## What is expected:
Print every one of the records below, line for line and word for word.

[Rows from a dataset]
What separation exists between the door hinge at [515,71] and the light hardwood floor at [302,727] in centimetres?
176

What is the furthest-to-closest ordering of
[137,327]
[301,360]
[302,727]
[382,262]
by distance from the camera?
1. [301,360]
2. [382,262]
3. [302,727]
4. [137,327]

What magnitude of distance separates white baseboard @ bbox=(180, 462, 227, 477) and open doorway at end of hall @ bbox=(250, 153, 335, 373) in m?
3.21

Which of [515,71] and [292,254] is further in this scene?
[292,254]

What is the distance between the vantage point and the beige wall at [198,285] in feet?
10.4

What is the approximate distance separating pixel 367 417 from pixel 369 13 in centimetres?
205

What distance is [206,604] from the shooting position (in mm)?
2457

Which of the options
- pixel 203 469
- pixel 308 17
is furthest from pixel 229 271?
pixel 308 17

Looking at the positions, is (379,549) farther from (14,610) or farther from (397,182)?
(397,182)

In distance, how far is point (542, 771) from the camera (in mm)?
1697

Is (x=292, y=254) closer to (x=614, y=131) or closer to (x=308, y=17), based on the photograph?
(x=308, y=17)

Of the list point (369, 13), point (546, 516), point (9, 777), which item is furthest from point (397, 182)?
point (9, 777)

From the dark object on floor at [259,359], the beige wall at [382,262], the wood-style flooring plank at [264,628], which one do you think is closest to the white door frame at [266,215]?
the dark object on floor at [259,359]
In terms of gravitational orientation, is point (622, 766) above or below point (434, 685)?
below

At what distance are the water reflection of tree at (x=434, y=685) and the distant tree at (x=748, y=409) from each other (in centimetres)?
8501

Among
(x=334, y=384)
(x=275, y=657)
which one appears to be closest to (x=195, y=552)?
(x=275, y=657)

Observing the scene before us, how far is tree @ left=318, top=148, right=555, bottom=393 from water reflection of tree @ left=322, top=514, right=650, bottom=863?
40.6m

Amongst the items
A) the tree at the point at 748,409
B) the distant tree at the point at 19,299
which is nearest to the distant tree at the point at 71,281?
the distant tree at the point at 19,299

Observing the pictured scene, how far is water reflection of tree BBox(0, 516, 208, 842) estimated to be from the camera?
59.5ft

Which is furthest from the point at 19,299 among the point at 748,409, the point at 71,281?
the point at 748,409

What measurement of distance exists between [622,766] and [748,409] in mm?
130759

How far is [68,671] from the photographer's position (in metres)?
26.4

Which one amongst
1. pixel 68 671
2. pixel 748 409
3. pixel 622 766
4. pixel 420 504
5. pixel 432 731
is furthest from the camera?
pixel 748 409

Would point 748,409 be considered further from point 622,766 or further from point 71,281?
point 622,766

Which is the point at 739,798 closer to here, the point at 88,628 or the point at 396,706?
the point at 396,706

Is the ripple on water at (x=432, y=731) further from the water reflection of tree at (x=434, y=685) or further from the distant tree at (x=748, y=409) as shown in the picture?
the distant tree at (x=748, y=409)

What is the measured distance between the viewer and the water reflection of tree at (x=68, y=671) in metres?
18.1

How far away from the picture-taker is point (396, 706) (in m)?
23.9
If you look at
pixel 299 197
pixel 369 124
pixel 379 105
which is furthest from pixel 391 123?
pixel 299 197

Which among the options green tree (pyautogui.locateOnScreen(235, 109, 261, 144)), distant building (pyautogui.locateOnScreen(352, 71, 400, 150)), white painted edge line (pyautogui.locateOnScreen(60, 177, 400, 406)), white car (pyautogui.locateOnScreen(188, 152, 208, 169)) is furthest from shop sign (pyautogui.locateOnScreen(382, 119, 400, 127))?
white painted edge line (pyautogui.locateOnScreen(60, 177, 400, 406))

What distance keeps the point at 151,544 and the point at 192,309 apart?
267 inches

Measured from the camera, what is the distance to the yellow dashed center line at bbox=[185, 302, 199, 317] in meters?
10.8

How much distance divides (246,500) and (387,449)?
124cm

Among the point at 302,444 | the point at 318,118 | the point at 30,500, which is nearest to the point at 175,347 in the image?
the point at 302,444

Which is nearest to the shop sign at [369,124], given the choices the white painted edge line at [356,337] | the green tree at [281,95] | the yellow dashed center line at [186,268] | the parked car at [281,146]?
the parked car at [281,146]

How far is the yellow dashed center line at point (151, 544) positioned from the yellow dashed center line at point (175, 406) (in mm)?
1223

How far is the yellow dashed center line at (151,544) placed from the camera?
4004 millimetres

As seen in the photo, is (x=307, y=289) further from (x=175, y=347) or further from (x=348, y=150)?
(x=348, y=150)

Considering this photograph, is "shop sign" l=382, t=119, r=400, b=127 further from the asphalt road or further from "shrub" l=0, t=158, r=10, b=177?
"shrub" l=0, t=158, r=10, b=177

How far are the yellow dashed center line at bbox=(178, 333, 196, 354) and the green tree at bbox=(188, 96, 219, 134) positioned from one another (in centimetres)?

## Complete answer:
What separation exists between the door hinge at [515,71] and the light hardwood floor at [302,727] in centimetres?
176

What is the furthest-to-closest ordering of
[137,327]
[301,360]
[302,727]
[382,262]
by distance from the camera?
1. [301,360]
2. [382,262]
3. [302,727]
4. [137,327]

What magnitude of distance separates white baseboard @ bbox=(180, 462, 227, 477) and open doorway at end of hall @ bbox=(250, 153, 335, 373) in m?
3.21

Which of [515,71] and [292,254] is further in this scene?
[292,254]

What is the distance between the vantage point and the beige wall at [198,285] in feet?
10.4

What is the approximate distance separating pixel 367 417 from pixel 369 13 in centimetres?
205

What distance is [206,604] from the shooting position (in mm)?
2457

Which of the options
- pixel 203 469
- pixel 308 17
is furthest from pixel 229 271?
pixel 308 17

Looking at the positions, is (379,549) farther from (14,610) or farther from (397,182)?
(397,182)

In distance, how far is point (542, 771) from the camera (in mm)?
1697

Is (x=292, y=254) closer to (x=614, y=131) or closer to (x=308, y=17), based on the photograph?
(x=308, y=17)

Of the list point (369, 13), point (546, 516), point (9, 777), which item is furthest from point (397, 182)?
point (9, 777)

From the dark object on floor at [259,359], the beige wall at [382,262], the wood-style flooring plank at [264,628], which one do you think is closest to the white door frame at [266,215]?
the dark object on floor at [259,359]
In terms of gravitational orientation, is point (622, 766) above or below point (434, 685)?
below

At what distance are the water reflection of tree at (x=434, y=685) and the distant tree at (x=748, y=409) from each other (in centimetres)?
8501

Among
(x=334, y=384)
(x=275, y=657)
which one appears to be closest to (x=195, y=552)?
(x=275, y=657)

Observing the scene before us, how far is tree @ left=318, top=148, right=555, bottom=393 from water reflection of tree @ left=322, top=514, right=650, bottom=863?
40.6m

Amongst the items
A) the tree at the point at 748,409
B) the distant tree at the point at 19,299
which is nearest to the distant tree at the point at 71,281?
the distant tree at the point at 19,299

Observing the pictured scene, how far is water reflection of tree BBox(0, 516, 208, 842) estimated to be from the camera?
59.5ft

Which is furthest from the point at 19,299 among the point at 748,409, the point at 71,281?
the point at 748,409

What measurement of distance exists between [622,766] and [748,409] in mm?
130759

How far is [68,671] from the photographer's position (in metres)?
26.4

Which one amongst
1. pixel 68 671
2. pixel 748 409
3. pixel 622 766
4. pixel 420 504
5. pixel 432 731
is furthest from the camera?
pixel 748 409

Would point 748,409 be considered further from point 622,766 or further from point 71,281?
point 622,766

Which is the point at 739,798 closer to here, the point at 88,628 or the point at 396,706?
the point at 396,706

Is the ripple on water at (x=432, y=731) further from the water reflection of tree at (x=434, y=685) or further from the distant tree at (x=748, y=409) as shown in the picture?
the distant tree at (x=748, y=409)

What is the measured distance between the viewer and the water reflection of tree at (x=68, y=671) in metres?
18.1

How far away from the picture-taker is point (396, 706) (in m)?
23.9
If you look at
pixel 299 197
pixel 369 124
pixel 379 105
which is furthest from pixel 391 123?
pixel 299 197

Which among the options green tree (pyautogui.locateOnScreen(235, 109, 261, 144)), distant building (pyautogui.locateOnScreen(352, 71, 400, 150)), white painted edge line (pyautogui.locateOnScreen(60, 177, 400, 406)), white car (pyautogui.locateOnScreen(188, 152, 208, 169)) is furthest from shop sign (pyautogui.locateOnScreen(382, 119, 400, 127))?
white painted edge line (pyautogui.locateOnScreen(60, 177, 400, 406))

What distance keeps the point at 151,544 and the point at 192,309 apart?
267 inches

Measured from the camera, what is the distance to the yellow dashed center line at bbox=[185, 302, 199, 317] in meters?
10.8

How much distance divides (246,500) and (387,449)?
124cm

Among the point at 302,444 | the point at 318,118 | the point at 30,500, which is nearest to the point at 175,347 in the image?
the point at 302,444

Which is nearest to the shop sign at [369,124], given the choices the white painted edge line at [356,337] | the green tree at [281,95] | the yellow dashed center line at [186,268] | the parked car at [281,146]?
the parked car at [281,146]

How far is the yellow dashed center line at point (151, 544) positioned from the yellow dashed center line at point (175, 406) (in mm)?
1223

How far is the yellow dashed center line at (151,544) placed from the camera?
4004 millimetres

As seen in the photo, is (x=307, y=289) further from (x=175, y=347) or further from (x=348, y=150)?
(x=348, y=150)

Considering this photograph, is "shop sign" l=382, t=119, r=400, b=127 further from the asphalt road or further from "shrub" l=0, t=158, r=10, b=177?
"shrub" l=0, t=158, r=10, b=177

How far are the yellow dashed center line at bbox=(178, 333, 196, 354) and the green tree at bbox=(188, 96, 219, 134) positioned from one another (in centimetres)?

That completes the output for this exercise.